Research Press Release
眼圧の24時間モニタリングを可能にする眼科用インプラント
Nature Medicine
2014年8月25日
眼内の液体圧、つまり眼圧を24時間続けて監視できる埋め込み型のマイクロチップが開発された。ブタで、光学アダプターをつけた携帯電話用カメラを圧の読み取りに使って行われた試験で、眼圧の変動が読み出し可能であることが実証された。
眼圧(IOP)には大きな日内変動が見られ、夜に仰向けで眠っている際に最大となることが多い。眼圧のこうした変動は、緑内障の進行のリスク因子であることが知られている。緑内障には世界ではほぼ6,500万人が罹患していて、失明の主な原因の1つとなっている。現在の標準的な眼圧測定法はゴールドマン圧平眼圧計を使う方法だが、この方法は眼科の専門医でなければ行えず、局所麻酔が必要となる。そのため、緑内障の診断、薬剤治療中あるいは手術後の管理や追跡調査のために眼圧の変動を正確に調べるには、このような測定法では不十分なことが多い。

### 課題一覧
[A] 課題文によると、緑内障に罹患している人は世界でおよそ何人ですか？
[B] 課題文の「眼圧(IOP)には大きな日内」から「定法では不十分なことが多い。」までを、一字も変えずに抜き出してください。

### 抽出資料

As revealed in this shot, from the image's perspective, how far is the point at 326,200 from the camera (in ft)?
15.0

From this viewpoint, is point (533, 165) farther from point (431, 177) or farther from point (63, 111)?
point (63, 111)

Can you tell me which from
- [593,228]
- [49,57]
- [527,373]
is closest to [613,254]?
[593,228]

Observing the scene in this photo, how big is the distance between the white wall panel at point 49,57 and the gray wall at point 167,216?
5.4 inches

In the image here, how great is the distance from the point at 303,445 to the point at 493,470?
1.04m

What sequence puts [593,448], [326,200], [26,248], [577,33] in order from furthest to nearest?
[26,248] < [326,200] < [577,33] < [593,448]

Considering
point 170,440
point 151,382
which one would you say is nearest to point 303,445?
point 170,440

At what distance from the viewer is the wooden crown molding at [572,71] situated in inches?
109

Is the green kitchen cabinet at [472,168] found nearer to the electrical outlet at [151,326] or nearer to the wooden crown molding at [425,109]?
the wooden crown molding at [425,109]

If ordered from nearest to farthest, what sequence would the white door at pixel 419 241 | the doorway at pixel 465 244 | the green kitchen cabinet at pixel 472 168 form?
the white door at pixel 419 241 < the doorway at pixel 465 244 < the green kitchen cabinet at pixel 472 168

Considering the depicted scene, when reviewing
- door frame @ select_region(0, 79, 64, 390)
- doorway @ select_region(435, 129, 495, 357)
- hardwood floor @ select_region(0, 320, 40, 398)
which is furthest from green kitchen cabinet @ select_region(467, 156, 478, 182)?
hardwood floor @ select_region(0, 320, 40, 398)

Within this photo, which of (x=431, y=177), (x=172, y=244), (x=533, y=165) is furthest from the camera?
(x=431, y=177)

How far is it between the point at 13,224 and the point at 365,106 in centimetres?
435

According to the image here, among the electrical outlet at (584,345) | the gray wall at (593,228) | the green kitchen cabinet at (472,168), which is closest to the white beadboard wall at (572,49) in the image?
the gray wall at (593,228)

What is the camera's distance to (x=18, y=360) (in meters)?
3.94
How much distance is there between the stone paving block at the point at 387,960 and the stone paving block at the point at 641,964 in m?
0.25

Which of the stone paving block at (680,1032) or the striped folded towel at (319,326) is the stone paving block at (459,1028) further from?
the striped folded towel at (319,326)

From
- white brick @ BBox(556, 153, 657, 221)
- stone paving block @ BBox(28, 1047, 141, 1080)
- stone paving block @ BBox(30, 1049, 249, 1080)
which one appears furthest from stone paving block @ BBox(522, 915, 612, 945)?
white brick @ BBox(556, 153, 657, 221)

* * *

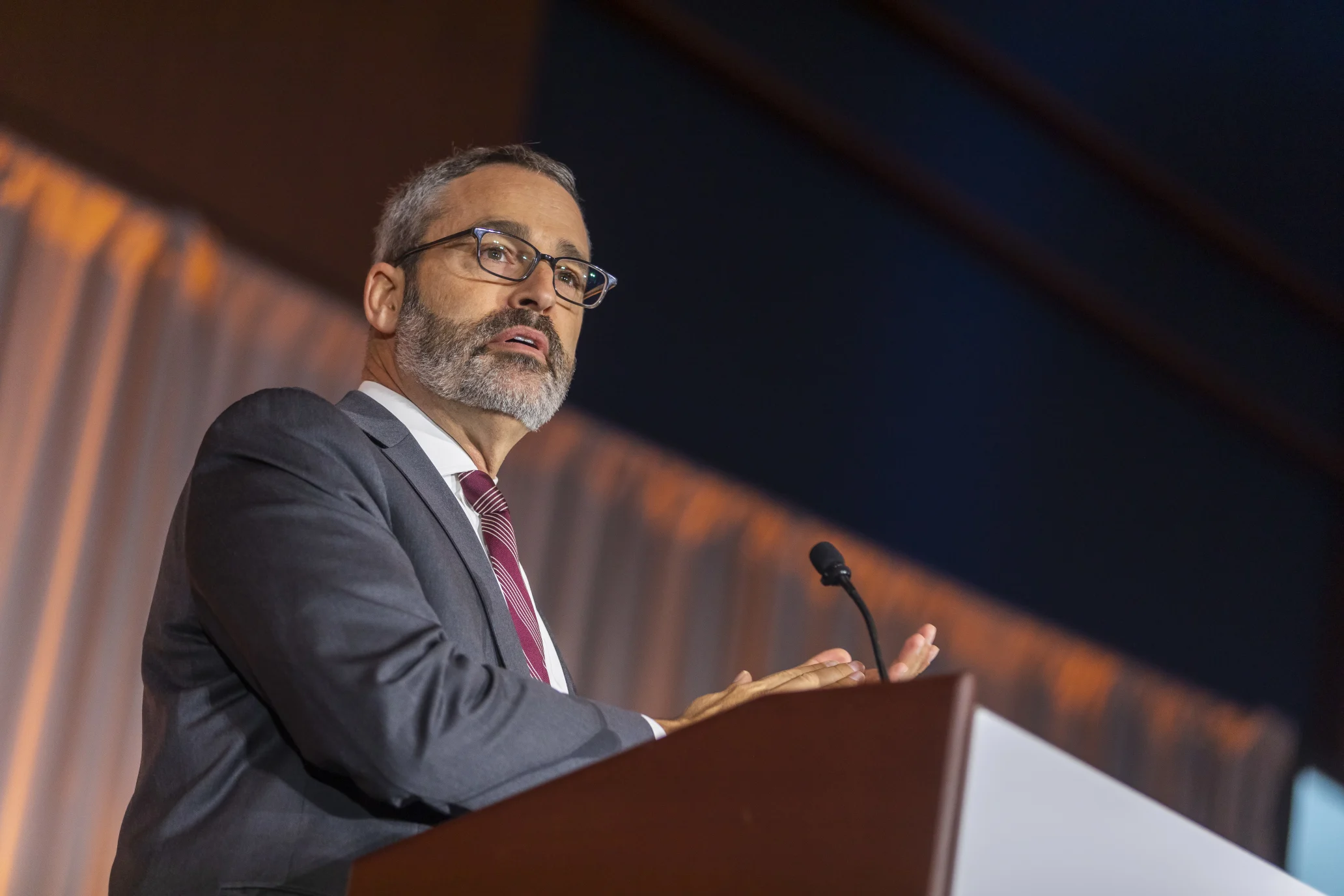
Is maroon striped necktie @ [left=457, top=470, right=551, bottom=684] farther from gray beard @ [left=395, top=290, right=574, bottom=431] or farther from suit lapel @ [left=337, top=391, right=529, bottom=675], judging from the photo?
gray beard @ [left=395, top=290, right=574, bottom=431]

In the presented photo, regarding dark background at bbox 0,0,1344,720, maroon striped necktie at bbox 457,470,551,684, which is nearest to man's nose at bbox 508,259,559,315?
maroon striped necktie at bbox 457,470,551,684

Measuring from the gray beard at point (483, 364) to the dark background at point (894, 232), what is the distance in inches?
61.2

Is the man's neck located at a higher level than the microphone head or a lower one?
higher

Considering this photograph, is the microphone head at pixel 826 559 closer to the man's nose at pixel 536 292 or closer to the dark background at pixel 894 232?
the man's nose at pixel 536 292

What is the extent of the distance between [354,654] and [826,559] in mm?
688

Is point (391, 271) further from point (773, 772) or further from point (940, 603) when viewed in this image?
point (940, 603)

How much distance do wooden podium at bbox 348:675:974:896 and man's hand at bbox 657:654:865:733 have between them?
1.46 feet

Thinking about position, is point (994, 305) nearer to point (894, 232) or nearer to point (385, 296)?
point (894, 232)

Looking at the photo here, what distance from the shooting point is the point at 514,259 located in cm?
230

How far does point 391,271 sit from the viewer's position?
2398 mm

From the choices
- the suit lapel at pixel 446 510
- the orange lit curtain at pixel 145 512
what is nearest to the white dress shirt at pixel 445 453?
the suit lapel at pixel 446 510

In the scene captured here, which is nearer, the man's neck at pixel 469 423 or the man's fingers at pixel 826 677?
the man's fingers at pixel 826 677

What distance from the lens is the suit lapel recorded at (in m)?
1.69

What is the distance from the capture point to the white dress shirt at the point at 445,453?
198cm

### 番号別解答
[A] ほぼ6,500万人です。

[B]
眼圧(IOP)には大きな日内変動が見られ、夜に仰向けで眠っている際に最大となることが多い。眼圧のこうした変動は、緑内障の進行のリスク因子であることが知られている。緑内障には世界ではほぼ6,500万人が罹患していて、失明の主な原因の1つとなっている。現在の標準的な眼圧測定法はゴールドマン圧平眼圧計を使う方法だが、この方法は眼科の専門医でなければ行えず、局所麻酔が必要となる。そのため、緑内障の診断、薬剤治療中あるいは手術後の管理や追跡調査のために眼圧の変動を正確に調べるには、このような測定法では不十分なことが多い。